═══ Material supplied

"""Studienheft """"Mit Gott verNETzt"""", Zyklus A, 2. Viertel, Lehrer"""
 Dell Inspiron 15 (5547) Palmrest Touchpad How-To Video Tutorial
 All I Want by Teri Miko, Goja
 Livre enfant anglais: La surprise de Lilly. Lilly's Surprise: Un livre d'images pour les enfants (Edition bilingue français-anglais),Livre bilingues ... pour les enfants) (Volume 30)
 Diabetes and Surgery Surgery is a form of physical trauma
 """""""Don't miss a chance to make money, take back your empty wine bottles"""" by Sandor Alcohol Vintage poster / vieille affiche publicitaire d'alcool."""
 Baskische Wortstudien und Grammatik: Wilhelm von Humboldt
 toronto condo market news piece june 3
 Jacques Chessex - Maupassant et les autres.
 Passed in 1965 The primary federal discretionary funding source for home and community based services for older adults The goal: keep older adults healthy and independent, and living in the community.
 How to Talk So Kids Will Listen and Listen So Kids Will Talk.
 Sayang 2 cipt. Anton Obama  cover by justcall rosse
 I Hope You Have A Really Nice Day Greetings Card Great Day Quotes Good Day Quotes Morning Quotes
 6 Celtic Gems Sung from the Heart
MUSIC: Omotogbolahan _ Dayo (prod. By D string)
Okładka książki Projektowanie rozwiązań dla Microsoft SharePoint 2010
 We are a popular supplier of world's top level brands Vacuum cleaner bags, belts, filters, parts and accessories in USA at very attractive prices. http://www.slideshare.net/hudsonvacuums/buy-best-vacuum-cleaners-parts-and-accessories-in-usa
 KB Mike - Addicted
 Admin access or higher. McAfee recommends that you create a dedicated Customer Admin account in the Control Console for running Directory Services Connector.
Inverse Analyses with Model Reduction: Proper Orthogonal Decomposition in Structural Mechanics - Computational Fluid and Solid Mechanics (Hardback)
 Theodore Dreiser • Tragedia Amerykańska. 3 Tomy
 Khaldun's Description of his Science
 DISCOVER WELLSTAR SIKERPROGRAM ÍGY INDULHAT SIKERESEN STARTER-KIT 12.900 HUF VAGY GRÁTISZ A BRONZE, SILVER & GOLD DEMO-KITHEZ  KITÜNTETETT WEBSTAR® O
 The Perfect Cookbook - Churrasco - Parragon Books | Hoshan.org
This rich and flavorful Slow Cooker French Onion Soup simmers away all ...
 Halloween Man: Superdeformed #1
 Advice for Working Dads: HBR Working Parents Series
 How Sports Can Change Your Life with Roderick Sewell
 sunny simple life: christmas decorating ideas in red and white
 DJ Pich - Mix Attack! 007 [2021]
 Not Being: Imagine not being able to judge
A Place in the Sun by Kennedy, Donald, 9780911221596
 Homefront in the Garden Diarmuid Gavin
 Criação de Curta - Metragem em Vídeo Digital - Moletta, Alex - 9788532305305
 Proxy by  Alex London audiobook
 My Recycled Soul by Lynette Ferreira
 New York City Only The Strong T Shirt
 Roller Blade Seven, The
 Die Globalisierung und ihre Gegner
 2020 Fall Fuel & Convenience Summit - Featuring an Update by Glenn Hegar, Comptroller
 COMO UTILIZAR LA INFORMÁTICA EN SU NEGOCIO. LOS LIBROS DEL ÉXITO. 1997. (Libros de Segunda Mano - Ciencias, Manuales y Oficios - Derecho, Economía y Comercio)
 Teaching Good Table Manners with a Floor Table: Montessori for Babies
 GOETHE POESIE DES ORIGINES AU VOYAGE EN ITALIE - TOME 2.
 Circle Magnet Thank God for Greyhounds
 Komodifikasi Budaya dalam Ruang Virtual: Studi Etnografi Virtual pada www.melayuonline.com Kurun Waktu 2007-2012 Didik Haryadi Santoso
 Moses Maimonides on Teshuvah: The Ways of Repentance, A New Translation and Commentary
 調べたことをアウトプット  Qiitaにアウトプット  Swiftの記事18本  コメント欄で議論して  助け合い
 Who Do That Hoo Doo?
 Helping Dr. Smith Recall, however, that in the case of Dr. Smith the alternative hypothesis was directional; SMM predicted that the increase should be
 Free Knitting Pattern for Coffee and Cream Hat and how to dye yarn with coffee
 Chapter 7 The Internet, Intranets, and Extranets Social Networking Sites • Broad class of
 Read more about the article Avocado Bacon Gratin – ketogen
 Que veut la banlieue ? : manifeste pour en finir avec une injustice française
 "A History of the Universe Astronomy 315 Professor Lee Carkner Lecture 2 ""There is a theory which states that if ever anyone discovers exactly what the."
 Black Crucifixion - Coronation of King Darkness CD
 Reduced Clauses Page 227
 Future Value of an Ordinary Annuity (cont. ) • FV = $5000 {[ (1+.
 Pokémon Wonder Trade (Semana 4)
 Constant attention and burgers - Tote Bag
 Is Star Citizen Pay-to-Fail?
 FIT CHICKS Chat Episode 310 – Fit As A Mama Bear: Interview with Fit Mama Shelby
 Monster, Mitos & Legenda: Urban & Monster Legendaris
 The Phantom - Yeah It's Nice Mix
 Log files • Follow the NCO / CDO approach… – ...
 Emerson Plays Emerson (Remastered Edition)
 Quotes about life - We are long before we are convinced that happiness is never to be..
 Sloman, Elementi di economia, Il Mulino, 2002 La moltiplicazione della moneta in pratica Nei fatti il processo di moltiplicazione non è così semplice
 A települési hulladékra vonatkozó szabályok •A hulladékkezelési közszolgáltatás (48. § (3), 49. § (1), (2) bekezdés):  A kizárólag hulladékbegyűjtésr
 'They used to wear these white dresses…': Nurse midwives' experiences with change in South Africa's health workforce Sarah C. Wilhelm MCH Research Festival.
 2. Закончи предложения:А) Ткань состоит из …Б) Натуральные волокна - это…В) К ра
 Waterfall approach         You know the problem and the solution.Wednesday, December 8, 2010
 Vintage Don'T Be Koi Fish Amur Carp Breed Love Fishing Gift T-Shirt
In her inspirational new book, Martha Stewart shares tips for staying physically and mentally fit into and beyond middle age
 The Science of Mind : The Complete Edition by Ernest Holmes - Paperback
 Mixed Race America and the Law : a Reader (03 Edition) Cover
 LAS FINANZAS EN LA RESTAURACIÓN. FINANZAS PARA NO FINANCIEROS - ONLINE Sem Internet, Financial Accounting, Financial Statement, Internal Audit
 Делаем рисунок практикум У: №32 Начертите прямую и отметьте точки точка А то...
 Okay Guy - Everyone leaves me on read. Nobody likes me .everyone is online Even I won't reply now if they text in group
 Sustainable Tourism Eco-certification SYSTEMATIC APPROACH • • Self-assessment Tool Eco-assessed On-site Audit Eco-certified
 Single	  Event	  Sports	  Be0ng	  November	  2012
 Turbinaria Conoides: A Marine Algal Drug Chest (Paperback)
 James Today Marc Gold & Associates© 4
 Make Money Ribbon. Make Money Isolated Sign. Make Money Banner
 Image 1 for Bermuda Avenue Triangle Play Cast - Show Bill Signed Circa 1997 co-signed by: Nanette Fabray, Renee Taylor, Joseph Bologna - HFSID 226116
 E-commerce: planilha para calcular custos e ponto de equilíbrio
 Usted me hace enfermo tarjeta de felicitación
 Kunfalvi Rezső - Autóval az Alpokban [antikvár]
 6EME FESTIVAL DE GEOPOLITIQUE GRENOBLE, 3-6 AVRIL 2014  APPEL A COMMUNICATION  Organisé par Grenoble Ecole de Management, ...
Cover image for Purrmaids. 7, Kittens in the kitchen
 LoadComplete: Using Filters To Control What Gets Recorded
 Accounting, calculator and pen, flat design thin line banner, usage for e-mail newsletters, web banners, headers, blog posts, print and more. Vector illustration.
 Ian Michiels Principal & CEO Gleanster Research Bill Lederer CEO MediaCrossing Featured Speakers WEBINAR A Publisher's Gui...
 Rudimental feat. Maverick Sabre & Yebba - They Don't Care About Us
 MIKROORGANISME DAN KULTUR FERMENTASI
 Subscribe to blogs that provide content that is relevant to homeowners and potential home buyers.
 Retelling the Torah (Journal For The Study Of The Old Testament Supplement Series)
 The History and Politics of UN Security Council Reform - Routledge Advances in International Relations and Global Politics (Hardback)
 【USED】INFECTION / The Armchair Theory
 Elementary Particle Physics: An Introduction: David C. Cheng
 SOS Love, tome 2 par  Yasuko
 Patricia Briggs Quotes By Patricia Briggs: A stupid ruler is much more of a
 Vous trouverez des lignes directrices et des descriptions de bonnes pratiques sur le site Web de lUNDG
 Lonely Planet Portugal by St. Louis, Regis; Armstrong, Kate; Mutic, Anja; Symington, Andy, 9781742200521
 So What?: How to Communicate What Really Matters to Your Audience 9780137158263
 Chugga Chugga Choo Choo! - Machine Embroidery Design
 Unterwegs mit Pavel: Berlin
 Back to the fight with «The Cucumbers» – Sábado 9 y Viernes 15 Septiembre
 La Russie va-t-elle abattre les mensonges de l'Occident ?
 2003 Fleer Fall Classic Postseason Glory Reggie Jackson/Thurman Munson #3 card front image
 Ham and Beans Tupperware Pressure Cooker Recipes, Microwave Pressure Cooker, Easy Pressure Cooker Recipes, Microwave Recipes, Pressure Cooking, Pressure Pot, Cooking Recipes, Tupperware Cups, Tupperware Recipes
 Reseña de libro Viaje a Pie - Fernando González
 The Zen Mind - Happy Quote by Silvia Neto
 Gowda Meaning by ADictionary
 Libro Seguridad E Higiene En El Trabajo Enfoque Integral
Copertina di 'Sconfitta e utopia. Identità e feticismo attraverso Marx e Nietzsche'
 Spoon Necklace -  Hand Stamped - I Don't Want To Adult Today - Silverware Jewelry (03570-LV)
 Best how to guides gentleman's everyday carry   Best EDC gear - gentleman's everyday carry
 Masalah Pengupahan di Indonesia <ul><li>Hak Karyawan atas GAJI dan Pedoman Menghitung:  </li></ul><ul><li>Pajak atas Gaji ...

══════

Prompt: Identify every line above with the string "Nice" in it. Copy those lines.

Task result:
 I Hope You Have A Really Nice Day Greetings Card Great Day Quotes Good Day Quotes Morning Quotes
 The Phantom - Yeah It's Nice Mix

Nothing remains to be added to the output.